TO DO
Work out how many lines of the listing below include the string "Tanzania", and give that number alone.

TASK MATERIAL
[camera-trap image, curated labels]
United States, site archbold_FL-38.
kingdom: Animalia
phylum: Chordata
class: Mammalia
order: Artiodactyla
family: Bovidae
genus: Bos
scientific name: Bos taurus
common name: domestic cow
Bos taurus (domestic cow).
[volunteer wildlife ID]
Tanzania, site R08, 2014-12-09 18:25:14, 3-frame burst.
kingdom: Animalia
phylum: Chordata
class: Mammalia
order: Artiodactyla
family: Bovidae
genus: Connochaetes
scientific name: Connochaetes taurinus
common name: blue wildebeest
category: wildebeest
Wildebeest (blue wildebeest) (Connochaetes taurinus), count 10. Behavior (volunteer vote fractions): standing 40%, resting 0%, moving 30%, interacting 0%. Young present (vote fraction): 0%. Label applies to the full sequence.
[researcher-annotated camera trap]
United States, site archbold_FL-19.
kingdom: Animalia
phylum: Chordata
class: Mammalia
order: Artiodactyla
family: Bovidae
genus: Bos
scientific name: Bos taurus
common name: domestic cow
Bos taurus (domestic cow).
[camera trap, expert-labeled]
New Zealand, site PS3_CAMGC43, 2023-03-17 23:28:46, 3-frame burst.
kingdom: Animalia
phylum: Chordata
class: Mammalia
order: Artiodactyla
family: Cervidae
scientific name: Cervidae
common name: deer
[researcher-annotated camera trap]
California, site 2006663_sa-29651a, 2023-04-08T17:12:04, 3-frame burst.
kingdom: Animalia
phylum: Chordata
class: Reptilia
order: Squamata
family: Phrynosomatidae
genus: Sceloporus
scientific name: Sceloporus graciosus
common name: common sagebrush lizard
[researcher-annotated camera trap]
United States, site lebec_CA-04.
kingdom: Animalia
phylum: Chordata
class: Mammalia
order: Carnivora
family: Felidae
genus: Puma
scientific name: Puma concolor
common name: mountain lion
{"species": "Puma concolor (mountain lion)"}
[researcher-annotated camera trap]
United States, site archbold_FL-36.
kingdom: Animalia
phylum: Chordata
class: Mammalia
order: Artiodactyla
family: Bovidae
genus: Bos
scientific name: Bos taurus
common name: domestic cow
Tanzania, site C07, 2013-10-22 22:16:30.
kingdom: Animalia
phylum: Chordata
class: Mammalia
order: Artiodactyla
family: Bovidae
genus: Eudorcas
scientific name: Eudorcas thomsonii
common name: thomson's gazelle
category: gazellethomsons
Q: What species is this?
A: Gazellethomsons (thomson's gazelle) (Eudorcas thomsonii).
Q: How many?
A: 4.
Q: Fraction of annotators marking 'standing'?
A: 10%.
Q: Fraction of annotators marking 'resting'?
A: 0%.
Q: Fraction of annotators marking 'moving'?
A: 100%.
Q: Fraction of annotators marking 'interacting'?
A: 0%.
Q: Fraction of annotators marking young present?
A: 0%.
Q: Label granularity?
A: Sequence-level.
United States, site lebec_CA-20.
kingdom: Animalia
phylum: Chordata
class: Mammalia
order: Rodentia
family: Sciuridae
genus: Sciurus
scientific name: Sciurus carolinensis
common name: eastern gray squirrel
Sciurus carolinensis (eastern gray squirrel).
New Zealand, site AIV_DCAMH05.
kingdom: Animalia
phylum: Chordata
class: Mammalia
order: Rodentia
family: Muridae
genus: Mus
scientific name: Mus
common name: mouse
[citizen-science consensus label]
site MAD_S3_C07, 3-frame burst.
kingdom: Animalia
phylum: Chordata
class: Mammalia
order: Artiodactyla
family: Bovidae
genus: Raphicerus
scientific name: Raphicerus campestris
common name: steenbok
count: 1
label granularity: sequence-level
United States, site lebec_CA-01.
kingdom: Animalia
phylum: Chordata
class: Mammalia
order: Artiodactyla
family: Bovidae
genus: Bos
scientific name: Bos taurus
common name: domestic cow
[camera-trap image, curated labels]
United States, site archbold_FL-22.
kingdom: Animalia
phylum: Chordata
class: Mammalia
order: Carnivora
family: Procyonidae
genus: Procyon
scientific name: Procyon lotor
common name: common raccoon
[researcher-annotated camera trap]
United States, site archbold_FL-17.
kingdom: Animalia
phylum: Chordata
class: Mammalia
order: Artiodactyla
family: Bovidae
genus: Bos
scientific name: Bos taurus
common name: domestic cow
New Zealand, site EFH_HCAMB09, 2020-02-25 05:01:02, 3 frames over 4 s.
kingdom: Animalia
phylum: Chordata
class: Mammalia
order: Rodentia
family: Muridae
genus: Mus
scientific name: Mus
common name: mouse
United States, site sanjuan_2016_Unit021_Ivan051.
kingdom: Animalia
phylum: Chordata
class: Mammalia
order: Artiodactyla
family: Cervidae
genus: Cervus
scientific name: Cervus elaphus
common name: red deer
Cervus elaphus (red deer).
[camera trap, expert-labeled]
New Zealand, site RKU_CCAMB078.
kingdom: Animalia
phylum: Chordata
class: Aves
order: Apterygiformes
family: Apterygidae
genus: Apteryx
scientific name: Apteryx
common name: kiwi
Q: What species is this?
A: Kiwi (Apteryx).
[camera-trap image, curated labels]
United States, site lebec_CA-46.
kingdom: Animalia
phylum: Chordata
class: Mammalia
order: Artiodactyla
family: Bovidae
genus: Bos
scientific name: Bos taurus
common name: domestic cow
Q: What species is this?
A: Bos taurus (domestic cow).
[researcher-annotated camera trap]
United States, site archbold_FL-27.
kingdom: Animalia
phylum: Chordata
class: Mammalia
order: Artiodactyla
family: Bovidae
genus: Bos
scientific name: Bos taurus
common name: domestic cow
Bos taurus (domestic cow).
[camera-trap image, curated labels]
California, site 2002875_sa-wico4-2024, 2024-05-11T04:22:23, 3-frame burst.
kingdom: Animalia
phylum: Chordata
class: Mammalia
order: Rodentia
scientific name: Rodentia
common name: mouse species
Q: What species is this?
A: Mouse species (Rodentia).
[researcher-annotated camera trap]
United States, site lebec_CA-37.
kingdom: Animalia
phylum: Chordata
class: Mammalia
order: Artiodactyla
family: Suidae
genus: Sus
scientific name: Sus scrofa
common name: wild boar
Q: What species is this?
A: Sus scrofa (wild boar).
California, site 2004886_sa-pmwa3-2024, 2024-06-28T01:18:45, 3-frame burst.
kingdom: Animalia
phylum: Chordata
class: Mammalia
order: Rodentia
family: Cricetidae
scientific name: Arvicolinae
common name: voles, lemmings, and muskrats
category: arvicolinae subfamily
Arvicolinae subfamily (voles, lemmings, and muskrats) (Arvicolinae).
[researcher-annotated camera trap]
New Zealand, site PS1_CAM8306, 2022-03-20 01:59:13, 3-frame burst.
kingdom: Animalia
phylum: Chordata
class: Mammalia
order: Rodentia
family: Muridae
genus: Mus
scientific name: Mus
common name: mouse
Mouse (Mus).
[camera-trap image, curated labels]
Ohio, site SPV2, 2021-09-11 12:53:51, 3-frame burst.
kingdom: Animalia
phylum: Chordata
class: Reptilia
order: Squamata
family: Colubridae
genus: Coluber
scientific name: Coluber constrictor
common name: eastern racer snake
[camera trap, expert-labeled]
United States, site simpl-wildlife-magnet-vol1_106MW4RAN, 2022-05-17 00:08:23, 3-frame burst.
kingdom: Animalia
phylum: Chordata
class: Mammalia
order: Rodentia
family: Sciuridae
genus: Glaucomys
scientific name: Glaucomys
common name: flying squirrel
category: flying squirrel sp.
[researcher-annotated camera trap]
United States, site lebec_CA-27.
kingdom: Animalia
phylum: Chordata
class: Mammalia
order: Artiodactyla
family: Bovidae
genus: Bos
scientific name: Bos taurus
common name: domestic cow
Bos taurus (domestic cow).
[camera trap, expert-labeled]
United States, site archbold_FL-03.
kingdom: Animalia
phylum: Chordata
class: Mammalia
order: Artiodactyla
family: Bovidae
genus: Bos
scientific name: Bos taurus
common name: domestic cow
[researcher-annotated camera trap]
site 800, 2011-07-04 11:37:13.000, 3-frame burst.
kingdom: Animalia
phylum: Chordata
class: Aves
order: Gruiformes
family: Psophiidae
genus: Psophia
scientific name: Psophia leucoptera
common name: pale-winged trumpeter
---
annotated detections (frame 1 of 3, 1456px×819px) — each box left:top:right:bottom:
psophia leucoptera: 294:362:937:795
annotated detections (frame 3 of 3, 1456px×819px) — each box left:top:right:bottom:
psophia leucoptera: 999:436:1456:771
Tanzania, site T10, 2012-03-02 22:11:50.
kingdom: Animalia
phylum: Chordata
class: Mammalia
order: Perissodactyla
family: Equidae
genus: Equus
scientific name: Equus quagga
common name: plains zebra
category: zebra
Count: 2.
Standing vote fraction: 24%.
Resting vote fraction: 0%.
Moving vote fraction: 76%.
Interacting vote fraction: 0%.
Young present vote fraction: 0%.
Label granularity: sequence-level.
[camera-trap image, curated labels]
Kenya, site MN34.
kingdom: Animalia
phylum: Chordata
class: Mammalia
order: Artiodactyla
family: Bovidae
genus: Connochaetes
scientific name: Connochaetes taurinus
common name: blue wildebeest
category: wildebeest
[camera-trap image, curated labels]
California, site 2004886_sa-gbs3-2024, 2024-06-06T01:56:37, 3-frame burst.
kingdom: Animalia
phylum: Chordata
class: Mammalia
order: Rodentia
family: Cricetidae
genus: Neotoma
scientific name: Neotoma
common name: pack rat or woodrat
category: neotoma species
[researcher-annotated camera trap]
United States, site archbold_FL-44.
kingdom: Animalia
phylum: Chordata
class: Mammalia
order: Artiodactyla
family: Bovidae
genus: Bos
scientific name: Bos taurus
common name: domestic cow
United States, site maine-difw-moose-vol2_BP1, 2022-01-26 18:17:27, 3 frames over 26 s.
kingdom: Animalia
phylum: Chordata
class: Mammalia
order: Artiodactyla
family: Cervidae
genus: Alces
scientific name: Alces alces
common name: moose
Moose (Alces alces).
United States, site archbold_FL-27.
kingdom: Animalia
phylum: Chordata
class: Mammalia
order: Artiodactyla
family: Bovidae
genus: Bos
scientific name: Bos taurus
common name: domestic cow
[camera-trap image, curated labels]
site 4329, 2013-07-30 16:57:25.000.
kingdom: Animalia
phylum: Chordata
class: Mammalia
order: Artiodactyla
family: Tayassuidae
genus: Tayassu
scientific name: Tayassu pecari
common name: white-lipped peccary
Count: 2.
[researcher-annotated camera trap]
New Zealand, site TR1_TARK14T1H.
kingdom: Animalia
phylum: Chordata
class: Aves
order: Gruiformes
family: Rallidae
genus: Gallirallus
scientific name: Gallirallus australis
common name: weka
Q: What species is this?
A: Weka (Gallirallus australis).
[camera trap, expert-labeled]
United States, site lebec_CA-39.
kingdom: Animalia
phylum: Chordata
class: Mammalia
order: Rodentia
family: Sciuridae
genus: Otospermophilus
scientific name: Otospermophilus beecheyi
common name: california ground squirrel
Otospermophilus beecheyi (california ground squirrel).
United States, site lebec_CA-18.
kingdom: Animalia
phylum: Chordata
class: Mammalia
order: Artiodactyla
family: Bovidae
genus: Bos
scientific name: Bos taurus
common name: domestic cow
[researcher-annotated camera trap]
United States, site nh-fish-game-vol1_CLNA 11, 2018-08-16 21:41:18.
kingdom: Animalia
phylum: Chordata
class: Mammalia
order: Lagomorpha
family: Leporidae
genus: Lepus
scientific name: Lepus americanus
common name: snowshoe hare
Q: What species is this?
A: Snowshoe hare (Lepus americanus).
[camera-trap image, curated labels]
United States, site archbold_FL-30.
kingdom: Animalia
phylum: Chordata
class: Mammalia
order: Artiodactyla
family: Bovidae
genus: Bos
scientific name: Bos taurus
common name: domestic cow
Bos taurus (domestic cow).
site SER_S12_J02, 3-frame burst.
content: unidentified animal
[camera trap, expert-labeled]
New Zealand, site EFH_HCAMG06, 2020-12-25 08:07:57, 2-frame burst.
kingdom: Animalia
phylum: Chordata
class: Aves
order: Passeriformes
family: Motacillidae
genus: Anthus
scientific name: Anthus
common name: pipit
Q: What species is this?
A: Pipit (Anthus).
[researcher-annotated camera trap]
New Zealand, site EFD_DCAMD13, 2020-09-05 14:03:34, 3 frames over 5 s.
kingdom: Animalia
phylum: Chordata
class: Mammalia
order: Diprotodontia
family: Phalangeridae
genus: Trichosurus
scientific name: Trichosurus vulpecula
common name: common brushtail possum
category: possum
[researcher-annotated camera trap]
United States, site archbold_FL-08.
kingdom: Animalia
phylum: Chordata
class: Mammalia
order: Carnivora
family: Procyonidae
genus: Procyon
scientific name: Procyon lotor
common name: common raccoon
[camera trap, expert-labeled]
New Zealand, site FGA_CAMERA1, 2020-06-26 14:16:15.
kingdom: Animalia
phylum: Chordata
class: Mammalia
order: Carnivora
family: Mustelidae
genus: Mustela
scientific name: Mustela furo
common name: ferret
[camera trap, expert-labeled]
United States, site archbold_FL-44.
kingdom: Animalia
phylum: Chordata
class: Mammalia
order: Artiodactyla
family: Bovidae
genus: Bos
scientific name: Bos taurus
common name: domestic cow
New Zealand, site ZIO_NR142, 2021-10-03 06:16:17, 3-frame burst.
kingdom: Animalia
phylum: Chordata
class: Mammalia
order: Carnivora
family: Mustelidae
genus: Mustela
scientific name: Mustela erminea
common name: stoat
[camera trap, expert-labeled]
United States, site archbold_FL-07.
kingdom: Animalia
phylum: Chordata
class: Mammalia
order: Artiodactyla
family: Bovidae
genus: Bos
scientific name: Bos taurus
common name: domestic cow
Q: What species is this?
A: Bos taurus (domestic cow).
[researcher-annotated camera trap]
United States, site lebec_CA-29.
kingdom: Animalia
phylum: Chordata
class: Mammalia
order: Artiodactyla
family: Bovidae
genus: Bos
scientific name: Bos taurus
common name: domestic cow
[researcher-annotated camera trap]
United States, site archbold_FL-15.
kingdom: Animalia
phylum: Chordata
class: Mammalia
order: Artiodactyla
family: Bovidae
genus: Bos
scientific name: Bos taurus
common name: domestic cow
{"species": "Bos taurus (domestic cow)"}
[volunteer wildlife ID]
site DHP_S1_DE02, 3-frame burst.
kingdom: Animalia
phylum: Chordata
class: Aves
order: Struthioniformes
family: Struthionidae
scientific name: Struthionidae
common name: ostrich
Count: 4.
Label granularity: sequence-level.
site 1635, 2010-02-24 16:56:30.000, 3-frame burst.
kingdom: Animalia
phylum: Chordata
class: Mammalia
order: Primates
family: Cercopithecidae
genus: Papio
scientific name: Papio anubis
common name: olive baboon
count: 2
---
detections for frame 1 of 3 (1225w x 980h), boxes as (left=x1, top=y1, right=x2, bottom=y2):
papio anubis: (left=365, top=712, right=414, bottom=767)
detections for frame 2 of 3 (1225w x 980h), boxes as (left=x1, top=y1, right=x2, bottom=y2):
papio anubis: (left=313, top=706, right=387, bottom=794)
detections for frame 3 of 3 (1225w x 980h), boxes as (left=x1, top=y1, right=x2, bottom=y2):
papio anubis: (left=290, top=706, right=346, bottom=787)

TASK RESPONSE
3